▶ **Set problem**: Copy each line of the records that contains the word "point". Case counts.

Stored items from a collection
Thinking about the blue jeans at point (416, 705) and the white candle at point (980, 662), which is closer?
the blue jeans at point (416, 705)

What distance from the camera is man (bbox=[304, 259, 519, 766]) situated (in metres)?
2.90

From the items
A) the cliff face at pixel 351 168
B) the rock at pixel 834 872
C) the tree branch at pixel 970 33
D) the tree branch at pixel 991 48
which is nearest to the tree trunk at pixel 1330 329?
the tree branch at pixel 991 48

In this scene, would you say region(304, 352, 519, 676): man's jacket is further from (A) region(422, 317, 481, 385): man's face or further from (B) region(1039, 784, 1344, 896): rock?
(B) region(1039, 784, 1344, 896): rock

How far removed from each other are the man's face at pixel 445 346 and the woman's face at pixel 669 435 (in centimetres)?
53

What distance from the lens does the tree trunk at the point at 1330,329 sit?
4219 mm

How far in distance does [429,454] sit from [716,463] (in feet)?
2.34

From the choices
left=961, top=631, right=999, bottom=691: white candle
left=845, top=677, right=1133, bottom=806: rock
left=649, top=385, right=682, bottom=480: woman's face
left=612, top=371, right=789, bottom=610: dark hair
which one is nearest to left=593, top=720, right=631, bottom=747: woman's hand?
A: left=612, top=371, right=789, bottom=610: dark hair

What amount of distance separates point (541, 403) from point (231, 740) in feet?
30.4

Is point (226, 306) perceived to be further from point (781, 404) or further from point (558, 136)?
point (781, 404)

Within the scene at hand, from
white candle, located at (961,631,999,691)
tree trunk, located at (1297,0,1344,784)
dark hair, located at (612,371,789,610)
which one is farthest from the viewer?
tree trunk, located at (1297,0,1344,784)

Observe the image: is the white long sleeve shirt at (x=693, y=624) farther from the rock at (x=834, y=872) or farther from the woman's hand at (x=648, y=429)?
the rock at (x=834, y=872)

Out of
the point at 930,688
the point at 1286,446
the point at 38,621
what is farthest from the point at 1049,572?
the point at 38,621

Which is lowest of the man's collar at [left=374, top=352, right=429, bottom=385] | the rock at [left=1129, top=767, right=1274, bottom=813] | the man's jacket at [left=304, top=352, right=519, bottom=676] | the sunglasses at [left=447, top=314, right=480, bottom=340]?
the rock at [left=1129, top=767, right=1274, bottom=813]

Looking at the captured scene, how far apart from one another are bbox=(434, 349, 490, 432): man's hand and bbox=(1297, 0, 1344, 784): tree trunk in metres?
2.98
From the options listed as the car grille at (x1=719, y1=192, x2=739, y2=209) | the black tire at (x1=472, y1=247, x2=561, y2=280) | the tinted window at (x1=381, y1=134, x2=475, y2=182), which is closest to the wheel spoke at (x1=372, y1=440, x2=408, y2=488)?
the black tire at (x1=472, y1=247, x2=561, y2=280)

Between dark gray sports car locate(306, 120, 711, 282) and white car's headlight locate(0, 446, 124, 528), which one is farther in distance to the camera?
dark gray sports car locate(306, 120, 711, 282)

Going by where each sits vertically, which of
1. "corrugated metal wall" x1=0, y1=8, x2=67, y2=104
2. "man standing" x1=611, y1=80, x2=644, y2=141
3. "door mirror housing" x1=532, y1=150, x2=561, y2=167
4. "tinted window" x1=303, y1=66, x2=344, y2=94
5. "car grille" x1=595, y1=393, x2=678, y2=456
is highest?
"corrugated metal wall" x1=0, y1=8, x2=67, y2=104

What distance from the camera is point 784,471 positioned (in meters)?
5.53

▶ **Written answer**:
Thinking about the blue jeans at point (416, 705) and the white candle at point (980, 662), which is closer?
the blue jeans at point (416, 705)
What distance from the lens does the tree trunk at the point at 1330,329 sit?
What amount of distance separates point (541, 403) from point (231, 740) in feet?
Is point (226, 306) perceived to be further from point (781, 404) or further from point (558, 136)?
point (781, 404)
the point at 930,688
the point at 1286,446
the point at 38,621
what is farthest from the point at 1049,572?
the point at 38,621
What distance from the camera is point 784,471 positioned (in meters)?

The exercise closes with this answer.